Extract to read:
-*-*-
15,000 mob streets of Athens
Greece vows to push through austerity, warns of default ‘chaos’
ATHENS— Greece’s future in the eurozone came under renewed threat Friday as popular protests again turned violent and dissent grew among its lawmakers after European leaders demanded deeper spending cuts.
The country’s beleaguered coalition government promised to push through the tough new austerity measures and rescue a crucial € 130 billion ($170 billion) bailout deal after six cabinet members resigned.
Greek Prime Minister Lucas Papademos promised to “do everything necessary” to ensure parliament passes the new austerity measures that would slap Greeks with a minimum-wage cut during a fifth year of recession. He also promised to replace any other cabinet members who did not fully back him.
-*-*-
Recorded information:
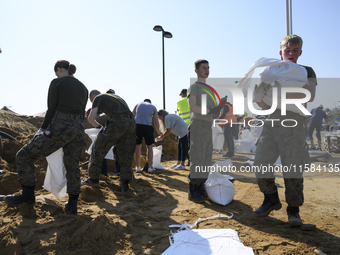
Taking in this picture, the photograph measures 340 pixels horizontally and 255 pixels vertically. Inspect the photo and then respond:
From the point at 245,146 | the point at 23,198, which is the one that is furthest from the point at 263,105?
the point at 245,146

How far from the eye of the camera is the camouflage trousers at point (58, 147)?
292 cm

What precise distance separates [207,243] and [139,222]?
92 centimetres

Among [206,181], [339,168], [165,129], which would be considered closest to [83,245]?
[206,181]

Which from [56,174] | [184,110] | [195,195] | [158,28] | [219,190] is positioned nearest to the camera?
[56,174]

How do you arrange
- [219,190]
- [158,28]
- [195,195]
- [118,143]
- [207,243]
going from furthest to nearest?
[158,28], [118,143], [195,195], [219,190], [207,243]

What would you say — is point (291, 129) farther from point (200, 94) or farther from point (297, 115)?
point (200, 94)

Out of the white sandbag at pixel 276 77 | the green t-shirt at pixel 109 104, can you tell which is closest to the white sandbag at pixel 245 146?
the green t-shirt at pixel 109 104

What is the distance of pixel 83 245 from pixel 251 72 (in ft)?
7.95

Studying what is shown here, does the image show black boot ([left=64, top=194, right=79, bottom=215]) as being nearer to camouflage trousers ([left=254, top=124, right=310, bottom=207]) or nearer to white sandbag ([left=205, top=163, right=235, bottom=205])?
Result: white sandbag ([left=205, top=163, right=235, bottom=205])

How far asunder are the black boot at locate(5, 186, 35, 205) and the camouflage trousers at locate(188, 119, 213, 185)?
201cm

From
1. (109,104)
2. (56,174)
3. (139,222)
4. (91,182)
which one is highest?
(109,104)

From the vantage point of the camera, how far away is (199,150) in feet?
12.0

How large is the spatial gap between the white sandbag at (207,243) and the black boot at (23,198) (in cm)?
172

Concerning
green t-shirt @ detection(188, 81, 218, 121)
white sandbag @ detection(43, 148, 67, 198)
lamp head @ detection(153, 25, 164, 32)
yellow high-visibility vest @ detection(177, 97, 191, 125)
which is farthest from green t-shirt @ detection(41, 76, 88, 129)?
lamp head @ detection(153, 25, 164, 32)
-*-*-
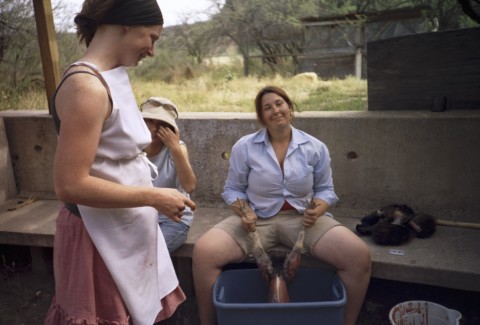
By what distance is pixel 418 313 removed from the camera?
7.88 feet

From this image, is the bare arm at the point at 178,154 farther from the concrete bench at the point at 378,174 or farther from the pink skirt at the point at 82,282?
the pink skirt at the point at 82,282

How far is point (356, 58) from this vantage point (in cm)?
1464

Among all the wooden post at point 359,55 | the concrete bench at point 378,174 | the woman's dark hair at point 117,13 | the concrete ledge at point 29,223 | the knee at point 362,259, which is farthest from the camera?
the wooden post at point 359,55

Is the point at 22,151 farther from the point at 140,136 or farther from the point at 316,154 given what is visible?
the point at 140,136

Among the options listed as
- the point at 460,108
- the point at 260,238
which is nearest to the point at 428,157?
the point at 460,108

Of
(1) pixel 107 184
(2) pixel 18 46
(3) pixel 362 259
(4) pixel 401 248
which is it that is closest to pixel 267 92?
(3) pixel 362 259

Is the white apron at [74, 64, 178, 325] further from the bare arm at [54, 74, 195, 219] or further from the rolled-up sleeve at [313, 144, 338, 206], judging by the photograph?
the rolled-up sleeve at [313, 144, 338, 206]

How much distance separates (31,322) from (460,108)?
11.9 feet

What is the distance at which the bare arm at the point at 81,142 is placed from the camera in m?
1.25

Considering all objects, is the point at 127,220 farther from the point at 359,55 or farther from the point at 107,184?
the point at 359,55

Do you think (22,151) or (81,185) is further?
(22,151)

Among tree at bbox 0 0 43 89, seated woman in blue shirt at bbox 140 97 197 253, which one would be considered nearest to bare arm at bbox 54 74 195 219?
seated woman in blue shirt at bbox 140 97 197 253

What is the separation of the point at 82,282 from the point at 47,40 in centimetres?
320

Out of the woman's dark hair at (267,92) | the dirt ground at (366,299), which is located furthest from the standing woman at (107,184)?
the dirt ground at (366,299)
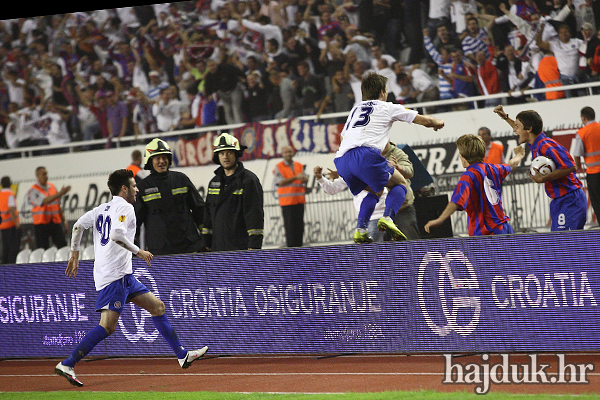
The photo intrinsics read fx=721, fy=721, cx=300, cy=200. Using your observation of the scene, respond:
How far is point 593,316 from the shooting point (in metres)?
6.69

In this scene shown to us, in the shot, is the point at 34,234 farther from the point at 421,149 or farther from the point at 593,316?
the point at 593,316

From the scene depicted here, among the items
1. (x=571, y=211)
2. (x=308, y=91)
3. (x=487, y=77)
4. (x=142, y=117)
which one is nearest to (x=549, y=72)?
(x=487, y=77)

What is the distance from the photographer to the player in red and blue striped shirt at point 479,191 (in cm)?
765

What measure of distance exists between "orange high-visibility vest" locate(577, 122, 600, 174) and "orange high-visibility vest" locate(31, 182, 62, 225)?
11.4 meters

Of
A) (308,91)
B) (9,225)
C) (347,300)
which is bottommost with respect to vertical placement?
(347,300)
-*-*-
Task 1:
Say whether each statement agrees with the Greek austerity article. Answer yes or no for each, and quote the words from the article that decide it.
(a) Six cabinet members resigned.
(b) The bailout deal is worth €170 billion.
(c) Papademos promised to replace cabinet members who did not fully back him.
Task 2: Copy out the Greek austerity article word for word between "15,000 mob streets" and "deeper spending cuts.", inclusive.
Task 3: Write the next part of the Greek austerity article, picking up after its last sentence.

Answer section 1:
(a) Yes: "after six cabinet members resigned."
(b) No: "a crucial € 130 billion ($170 billion) bailout deal"
(c) Yes: "He also promised to replace any other cabinet members who did not fully back him."

Answer section 2:
15,000 mob streets of Athens
Greece vows to push through austerity, warns of default ‘chaos’
ATHENS— Greece’s future in the eurozone came under renewed threat Friday as popular protests again turned violent and dissent grew among its lawmakers after European leaders demanded deeper spending cuts.

Answer section 3:
“It is absolutely necessary to complete the effort that began almost two years ago to consolidate public finances, restore competitiveness and economic recovery,” Papademos told an emergency cabinet meeting. Draft legislation for the new austerity measures was submitted to parliament after the fivehour meeting ended.
In central Athens, clashes erupted outside parliament between dozens of hooded youths and police in riot gear. Police said eight officers and two members of the public were injured, while six suspected rioters were arrested. The violence broke as more than 15,000 people took to the streets of the capital after unions launched a two-day general strike that disrupted transport and other public services and left state hospitals running on emergency staff. Scores of youths, some in gas masks, used sledgehammers to smash up marble paving stones in Athens’ main Syntagma Square before hurling the rubble at riot police. Debt-stricken Greece does not have the money to cover a € 14.5 billion bond repayment on March 20, and must reach a vital debtrelief deal with private bond investors before then. Earlier Friday, the small rightwing LAOS party in Papademos’s coalition said it would not back the new measures and four of its officials in the cabinet resigned, including the country’s transport minis- ter. Two Socialist cabinet members have also quit.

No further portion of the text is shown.